On the House: Home improvement is picking up

Posted: August 05, 2012

I've been receiving an increasing number of e-mails from homeowners indicating that they are about to embark on some sort of major home-improvement project - adding or renovating a bathroom, redoing a dated kitchen, or changing windows in a push for greater energy efficiency.

The e-mails appear to agree with observations of the nation's remodelers, according to data from the National Association of Home Builders.

Bathroom remodeling was cited by 78 percent of members polled about the work they were doing, with window and door replacement and property repairs following in priority.

It's a sign of a couple of things. First, that homeowners who might have been considering a move to something bigger, smaller or newer are still concerned enough about the housing market and the economy in general to stay put and fix up.

Fewer and fewer of the e-mails I've been getting lately are from homeowners asking about renovation projects that guarantee complete return on their investment when they sell.

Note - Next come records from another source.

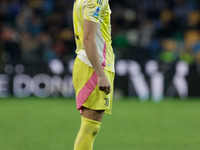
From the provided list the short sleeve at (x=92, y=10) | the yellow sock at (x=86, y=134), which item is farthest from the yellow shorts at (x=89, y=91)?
the short sleeve at (x=92, y=10)

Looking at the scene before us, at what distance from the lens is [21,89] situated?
13.0m

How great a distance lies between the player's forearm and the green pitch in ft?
7.50

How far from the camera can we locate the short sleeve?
3754mm

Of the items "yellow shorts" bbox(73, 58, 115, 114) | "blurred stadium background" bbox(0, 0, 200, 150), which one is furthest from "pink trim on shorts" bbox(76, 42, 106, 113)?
"blurred stadium background" bbox(0, 0, 200, 150)

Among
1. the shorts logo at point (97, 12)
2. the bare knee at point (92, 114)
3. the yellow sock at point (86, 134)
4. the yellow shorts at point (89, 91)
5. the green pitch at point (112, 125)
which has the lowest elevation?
the green pitch at point (112, 125)

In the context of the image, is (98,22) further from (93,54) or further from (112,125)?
(112,125)

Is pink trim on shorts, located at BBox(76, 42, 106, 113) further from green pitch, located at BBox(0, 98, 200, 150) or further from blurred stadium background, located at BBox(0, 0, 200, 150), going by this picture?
blurred stadium background, located at BBox(0, 0, 200, 150)

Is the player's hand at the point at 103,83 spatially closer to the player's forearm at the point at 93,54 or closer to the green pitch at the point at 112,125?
the player's forearm at the point at 93,54

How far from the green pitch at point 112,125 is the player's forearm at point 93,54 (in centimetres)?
229

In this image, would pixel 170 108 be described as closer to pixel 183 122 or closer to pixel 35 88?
pixel 183 122

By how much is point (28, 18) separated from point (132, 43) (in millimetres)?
3293

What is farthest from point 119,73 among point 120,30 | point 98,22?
point 98,22

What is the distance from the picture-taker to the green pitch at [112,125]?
6270 millimetres

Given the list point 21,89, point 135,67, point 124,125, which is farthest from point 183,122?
point 21,89
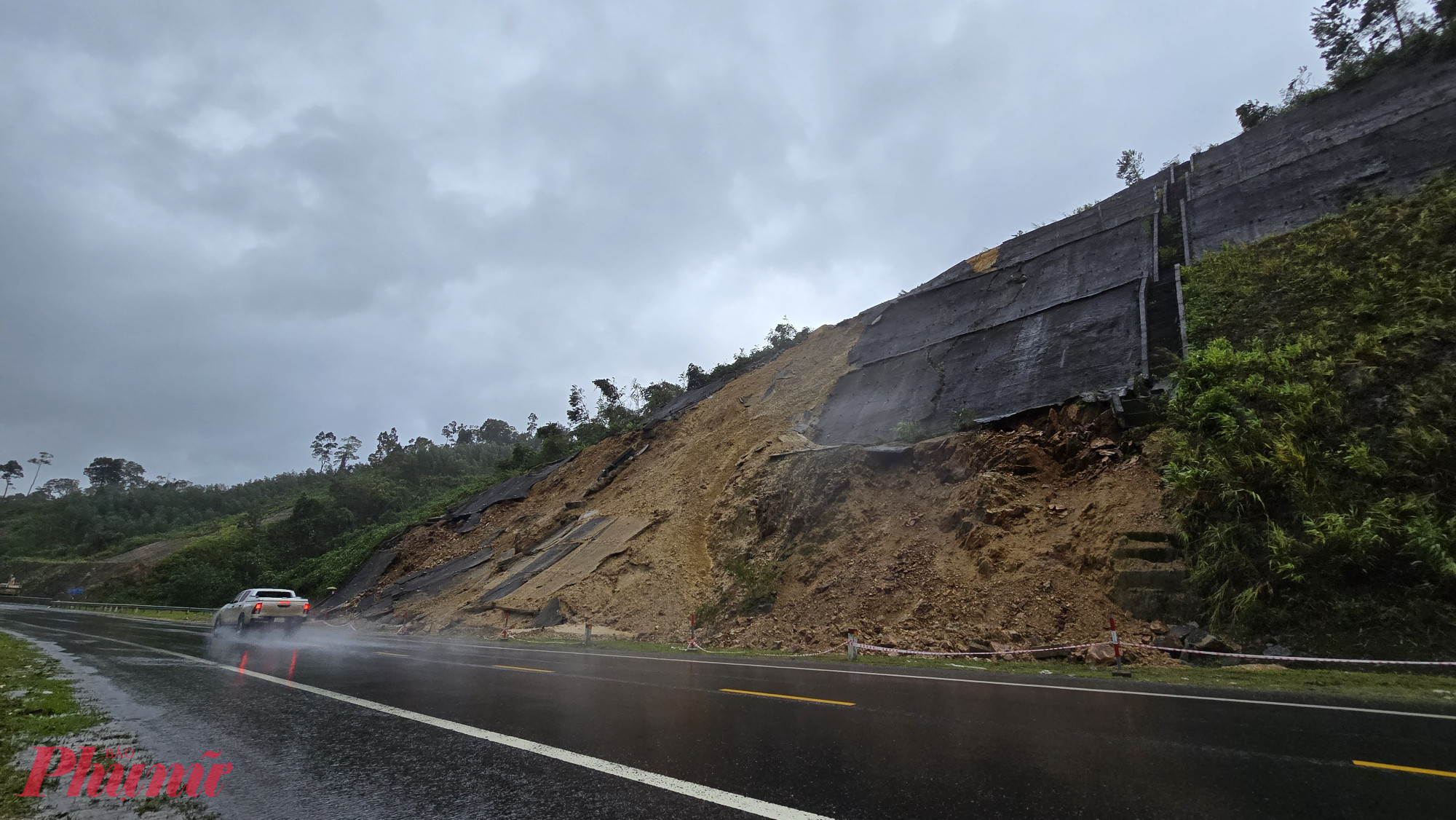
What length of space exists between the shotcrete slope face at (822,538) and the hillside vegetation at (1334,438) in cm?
155

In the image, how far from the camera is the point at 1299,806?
392 centimetres

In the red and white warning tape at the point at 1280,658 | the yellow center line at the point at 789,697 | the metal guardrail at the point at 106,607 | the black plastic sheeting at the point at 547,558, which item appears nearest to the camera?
the yellow center line at the point at 789,697

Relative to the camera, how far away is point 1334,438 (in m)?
12.6

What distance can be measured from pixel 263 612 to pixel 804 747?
73.6ft

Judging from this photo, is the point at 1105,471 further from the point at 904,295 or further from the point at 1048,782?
the point at 904,295

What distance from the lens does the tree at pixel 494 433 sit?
133500 millimetres

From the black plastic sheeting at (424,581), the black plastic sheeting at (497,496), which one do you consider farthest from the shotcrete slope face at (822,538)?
the black plastic sheeting at (497,496)

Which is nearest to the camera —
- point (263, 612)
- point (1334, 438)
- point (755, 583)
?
point (1334, 438)

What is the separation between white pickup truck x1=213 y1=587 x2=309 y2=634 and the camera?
→ 21484mm

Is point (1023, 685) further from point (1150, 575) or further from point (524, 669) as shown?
point (524, 669)

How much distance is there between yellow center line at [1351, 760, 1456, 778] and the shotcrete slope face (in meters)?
→ 8.24

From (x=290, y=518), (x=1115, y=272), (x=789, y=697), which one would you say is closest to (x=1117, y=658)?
(x=789, y=697)

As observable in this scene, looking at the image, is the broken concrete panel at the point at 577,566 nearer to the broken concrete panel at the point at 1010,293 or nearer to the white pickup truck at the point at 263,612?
the white pickup truck at the point at 263,612

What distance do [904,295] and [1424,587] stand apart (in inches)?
888
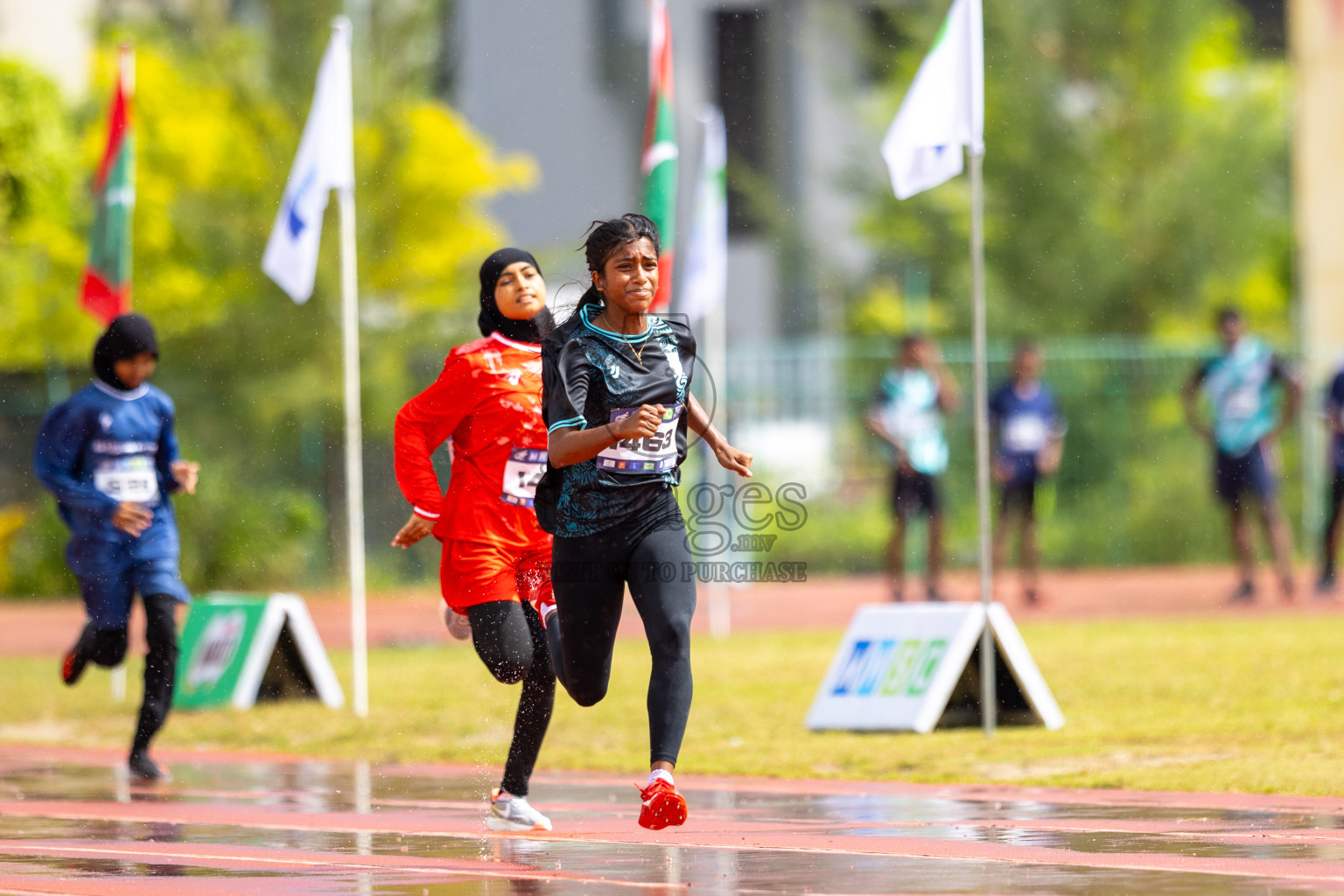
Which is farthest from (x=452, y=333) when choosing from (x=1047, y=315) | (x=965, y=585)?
(x=1047, y=315)

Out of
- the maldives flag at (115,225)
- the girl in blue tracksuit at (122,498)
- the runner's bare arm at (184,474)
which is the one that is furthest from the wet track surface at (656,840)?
the maldives flag at (115,225)

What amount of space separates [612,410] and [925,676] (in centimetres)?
434

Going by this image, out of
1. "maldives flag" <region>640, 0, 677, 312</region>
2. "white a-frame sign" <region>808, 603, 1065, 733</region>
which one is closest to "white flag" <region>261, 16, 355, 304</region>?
"maldives flag" <region>640, 0, 677, 312</region>

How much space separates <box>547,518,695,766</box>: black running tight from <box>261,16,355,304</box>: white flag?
618 cm

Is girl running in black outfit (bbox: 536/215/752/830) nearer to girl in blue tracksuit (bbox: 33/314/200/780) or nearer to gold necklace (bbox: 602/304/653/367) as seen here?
gold necklace (bbox: 602/304/653/367)

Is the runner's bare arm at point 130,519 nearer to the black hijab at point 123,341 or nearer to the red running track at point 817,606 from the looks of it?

There are no guarantees. If your roof leaks and you replace it so you can sell your house, it means you won't be offered less by buyers who were less likely to walk away in the first place because you replaced the roof.

The builders association's members survey listing property repairs as a major endeavor shows that a lot of sellers now get this basic market fact: Buyers aren't going to even look at a house unless everything is in working order and they don't have to do massive repairs just to move in.

Second, and less certain, is that an upswing in home improvement is a sign that credit might be easing up enough to allow homeowners to tap into a little bit of home equity to pay up front for the work.

Fixed 30-year interest rates have remained below 4 percent for all but one week this year. Data from the Mortgage Bankers Association consistently show that most of the mortgage activity week after week is refinancing.

Although overall we have much less equity in our houses now than six years ago, not every homeowner has suffered equally in the real estate downturn. Unless other economic factors interfere, the prudent among us save regularly for rainy days and the leaky roofs they bring.

Accompanying the anecdotal evidence are data showing that home-improvement spending may experience double-digit growth by the first quarter of next year.

The Leading Indicator of Remodeling Activity, calculated by the Remodeling Futures Program at the Joint Center for Housing Studies at Harvard, defines double-digit as 12.2 percent, which will follow a projected 5.9 percent in fourth quarter 2012 and 2.3 percent in the third period of this year.

The first quarter of 2012 experienced a 3.7 percent increase in spending, according to Census Bureau data. It followed a 2.2 percent increase in the fourth quarter of 2011. The previous 10 quarters showed single-digit declines or flatness.

"Home-improvement activity has been bouncing around the bottom of this cycle for almost three years now, waiting for the industry to get some traction," said Kermit Baker, director of the Remodeling Futures Program. "Now, the combination of low financing costs, stronger consumer confidence, improving home sales, and the perception that home prices have stabilized in most markets across the country are encouraging owners to start working on the list of home-improvement projects they have been putting off."

Eric Belsky, managing director of the Joint Center for Housing Studies, said that by year's end "positive market fundamentals are expected to kick in, moving the industry out of this ebb-and-flow period and into a new growth phase."